Kali had snarled right at him, her eyes coal-black and furious. "I guarantee you're getting some fucked-up nightmares tonight, policeman. Hope you keep the lights on."
(It had taken a lot of glaring and cajoling on Jane's part to keep Kali from living up to her threat.) So yes, Kali knew Jane could handle herself. Kali had no intention of acting like an anxious mother hen. And yet... love?
Love was dangerous. Stronger than her powers and Jane's powers combined. It made you so, so stupid. It could fuck up your whole life. Kali had seen it, seen people caught in depressive holes or getting the crap beat out of them regularly or just making completely irrational decisions that nobody could talk them out of, just because they were in love.
Kali didn't want to see her little sister put through the ringer like that.

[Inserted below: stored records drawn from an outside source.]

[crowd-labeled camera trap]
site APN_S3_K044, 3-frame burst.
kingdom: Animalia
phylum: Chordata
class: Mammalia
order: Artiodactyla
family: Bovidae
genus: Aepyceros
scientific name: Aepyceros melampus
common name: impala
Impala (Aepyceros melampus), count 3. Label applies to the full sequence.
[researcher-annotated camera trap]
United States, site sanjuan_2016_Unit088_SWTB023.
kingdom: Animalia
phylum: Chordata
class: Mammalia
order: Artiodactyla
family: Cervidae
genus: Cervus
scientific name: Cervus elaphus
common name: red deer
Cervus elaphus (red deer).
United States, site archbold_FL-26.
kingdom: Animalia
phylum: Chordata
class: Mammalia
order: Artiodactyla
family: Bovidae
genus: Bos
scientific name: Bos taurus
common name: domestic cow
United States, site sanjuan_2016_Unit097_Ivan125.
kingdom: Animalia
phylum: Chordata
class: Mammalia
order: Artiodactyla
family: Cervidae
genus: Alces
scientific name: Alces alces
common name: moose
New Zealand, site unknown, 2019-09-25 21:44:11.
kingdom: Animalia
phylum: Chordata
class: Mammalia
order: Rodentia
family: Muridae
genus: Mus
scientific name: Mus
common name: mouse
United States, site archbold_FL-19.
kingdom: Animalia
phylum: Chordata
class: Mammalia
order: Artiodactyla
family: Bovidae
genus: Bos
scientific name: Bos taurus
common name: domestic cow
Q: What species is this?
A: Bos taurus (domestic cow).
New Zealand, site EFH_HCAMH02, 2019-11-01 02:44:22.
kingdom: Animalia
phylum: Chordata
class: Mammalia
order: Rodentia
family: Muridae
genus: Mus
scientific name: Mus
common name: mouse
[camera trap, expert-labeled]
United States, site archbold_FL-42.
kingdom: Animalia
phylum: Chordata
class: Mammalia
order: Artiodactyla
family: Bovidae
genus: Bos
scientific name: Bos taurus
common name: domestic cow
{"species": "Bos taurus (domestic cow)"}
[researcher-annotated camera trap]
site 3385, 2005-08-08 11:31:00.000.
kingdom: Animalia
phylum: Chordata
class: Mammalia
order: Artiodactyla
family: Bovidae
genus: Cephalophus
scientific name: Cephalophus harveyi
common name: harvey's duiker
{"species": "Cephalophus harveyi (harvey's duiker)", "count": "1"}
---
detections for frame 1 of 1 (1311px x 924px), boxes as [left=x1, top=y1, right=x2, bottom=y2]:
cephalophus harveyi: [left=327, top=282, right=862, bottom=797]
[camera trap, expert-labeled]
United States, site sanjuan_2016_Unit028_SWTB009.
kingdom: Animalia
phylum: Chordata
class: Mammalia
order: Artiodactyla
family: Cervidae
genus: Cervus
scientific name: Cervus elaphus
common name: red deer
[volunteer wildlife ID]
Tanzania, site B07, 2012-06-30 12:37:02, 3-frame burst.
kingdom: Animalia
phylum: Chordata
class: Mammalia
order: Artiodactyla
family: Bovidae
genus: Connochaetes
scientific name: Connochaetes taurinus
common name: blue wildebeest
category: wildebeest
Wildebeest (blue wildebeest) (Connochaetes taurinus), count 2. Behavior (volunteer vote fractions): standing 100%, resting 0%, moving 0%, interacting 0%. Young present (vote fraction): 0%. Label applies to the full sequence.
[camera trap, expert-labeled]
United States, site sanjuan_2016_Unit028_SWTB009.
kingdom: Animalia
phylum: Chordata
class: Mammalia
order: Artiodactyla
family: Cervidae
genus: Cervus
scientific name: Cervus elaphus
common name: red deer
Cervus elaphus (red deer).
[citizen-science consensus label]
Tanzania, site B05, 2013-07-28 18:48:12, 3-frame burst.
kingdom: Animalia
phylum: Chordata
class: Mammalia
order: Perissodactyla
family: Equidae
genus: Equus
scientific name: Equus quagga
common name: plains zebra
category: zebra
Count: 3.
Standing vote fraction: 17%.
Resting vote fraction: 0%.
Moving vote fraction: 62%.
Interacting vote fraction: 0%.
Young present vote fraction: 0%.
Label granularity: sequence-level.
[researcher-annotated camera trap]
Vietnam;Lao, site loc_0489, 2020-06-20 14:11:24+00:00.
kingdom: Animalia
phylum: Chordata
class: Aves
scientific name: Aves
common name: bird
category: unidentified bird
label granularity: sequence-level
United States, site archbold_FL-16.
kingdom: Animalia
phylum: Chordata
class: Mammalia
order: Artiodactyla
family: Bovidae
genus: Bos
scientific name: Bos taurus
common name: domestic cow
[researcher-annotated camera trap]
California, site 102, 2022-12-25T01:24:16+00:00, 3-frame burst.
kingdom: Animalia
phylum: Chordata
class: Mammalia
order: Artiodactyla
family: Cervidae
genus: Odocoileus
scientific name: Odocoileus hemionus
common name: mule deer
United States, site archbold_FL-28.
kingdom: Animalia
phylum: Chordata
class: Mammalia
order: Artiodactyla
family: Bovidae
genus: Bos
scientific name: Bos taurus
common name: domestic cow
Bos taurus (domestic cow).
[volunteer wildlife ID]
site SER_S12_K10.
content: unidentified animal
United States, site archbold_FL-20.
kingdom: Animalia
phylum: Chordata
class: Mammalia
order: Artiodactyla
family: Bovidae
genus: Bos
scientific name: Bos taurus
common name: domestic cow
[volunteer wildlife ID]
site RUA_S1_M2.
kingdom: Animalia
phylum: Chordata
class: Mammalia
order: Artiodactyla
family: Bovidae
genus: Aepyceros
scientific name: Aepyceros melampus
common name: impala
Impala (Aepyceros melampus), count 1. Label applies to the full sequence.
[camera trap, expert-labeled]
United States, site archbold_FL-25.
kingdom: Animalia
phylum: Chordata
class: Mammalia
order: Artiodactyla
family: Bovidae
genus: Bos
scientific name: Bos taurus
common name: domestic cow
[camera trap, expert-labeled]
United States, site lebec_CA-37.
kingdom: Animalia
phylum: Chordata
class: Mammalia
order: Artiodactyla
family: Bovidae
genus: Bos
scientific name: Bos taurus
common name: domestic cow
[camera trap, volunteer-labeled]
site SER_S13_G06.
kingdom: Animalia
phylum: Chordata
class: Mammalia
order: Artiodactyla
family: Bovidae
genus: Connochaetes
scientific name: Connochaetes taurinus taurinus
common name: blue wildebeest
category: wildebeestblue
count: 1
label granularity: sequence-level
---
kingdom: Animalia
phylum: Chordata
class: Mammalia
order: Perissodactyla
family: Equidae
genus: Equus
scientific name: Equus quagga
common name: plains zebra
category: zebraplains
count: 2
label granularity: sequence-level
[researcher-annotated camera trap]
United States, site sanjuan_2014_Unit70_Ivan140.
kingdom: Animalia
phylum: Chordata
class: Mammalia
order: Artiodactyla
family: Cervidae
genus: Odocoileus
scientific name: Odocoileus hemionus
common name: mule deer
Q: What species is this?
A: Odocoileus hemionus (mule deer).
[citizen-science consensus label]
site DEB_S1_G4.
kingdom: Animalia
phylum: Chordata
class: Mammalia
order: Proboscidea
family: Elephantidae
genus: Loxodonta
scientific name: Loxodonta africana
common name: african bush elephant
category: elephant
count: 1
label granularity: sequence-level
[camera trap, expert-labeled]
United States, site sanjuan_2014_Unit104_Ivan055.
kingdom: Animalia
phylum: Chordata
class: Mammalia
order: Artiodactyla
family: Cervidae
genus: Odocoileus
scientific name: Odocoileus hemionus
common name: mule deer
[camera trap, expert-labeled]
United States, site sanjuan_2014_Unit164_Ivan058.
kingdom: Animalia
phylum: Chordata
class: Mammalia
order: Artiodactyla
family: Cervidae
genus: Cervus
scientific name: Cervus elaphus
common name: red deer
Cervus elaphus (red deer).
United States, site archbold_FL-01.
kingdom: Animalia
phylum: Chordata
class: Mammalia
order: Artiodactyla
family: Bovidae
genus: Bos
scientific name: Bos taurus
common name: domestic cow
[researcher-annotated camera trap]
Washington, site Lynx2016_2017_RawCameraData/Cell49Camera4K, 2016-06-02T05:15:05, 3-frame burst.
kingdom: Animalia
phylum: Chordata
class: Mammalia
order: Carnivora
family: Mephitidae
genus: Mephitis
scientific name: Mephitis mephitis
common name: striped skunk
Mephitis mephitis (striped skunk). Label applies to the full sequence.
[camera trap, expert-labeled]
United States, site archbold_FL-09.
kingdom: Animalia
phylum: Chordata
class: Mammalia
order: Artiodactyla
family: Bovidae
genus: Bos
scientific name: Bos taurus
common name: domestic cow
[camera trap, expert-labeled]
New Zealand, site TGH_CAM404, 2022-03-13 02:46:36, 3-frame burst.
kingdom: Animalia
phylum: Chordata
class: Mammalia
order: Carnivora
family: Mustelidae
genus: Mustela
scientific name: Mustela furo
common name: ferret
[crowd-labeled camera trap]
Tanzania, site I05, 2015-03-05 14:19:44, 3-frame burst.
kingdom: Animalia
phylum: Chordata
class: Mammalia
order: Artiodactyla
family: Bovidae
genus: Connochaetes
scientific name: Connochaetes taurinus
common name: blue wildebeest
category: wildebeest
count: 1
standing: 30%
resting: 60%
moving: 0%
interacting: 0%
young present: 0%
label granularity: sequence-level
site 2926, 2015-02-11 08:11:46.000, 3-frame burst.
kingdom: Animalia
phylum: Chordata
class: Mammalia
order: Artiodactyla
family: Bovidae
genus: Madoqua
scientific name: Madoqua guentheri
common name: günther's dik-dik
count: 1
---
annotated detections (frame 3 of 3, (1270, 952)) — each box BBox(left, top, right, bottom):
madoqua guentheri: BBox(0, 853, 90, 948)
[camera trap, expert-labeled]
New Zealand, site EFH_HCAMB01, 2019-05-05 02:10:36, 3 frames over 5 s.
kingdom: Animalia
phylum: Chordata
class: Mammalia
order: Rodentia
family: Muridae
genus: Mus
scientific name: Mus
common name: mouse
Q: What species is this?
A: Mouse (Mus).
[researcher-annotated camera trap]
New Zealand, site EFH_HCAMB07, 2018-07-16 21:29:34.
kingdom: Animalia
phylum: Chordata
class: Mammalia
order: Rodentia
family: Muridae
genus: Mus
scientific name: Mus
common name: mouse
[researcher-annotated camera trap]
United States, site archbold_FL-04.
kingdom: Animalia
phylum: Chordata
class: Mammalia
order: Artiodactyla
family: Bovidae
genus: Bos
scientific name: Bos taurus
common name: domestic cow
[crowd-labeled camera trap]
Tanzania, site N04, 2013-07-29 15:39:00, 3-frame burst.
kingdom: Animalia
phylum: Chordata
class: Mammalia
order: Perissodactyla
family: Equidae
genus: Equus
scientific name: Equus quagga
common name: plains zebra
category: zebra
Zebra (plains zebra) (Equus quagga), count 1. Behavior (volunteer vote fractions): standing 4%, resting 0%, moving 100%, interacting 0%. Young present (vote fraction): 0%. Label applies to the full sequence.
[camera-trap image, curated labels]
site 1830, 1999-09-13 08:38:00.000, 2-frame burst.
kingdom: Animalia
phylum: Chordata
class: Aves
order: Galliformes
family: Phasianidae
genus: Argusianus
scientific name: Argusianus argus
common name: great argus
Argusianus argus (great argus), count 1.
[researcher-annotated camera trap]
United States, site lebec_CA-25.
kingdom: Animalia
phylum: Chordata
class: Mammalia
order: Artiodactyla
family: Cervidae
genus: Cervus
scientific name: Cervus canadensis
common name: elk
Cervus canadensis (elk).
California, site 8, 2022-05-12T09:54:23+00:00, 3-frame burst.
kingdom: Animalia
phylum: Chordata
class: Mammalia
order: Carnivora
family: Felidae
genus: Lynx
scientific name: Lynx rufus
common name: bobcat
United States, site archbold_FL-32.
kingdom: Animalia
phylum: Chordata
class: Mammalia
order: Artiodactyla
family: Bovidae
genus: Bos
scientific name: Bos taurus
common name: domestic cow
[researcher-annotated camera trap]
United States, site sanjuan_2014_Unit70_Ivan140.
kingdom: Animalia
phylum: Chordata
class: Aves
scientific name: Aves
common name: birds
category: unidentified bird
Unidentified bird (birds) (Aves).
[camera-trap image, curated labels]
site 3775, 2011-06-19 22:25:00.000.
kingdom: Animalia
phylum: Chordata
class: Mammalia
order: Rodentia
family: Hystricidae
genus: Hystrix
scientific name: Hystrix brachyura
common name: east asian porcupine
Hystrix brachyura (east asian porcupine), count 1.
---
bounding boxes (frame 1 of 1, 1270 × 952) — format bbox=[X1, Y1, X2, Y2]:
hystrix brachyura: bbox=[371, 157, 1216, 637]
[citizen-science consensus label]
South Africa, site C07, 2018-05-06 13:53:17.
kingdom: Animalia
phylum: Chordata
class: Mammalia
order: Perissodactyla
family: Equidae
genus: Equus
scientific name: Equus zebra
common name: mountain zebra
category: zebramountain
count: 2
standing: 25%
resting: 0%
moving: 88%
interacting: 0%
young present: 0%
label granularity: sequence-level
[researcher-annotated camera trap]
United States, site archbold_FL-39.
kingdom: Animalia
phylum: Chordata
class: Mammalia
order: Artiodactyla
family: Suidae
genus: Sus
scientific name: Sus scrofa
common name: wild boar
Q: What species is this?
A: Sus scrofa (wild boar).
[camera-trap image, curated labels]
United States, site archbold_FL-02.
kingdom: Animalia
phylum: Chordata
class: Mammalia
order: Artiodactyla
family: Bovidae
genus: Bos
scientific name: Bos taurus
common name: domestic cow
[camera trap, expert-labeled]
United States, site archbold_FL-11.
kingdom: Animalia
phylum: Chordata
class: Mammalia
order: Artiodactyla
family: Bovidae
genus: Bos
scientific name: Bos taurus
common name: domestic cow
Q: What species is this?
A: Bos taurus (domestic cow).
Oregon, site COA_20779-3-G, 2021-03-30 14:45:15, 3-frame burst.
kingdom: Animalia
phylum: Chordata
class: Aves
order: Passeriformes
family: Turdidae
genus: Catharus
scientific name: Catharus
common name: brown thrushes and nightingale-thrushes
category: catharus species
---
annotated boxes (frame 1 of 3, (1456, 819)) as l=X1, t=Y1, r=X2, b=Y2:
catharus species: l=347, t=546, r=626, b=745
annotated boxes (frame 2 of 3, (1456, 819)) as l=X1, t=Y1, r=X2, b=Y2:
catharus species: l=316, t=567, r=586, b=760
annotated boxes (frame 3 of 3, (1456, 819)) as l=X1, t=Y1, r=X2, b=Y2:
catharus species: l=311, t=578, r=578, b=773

But what could she do? Even at fourteen, Jane was stubborn. Like most teenagers, her emotions were bigger than she was sometimes. Worse, she'd spent the last year and a half absorbing every soap opera and romantic movie the policeman would let her watch. She didn't know about the bad side of love, the dark side.
Then and there, Kali made a decision. She'd go into town one of these days and find this Mike kid, figure out just what he was all about. Jane talked about him like he was the most wonderful person she'd ever met, but Kali was a more objective judge of character. She'd find out if he was really worthy of somebody like Jane or if he was just another selfish teenage boy trying to get lucky. And if she had to ever-so-slightly emotionally scar him in order to get this information, well - she'd done worse things, hadn't she?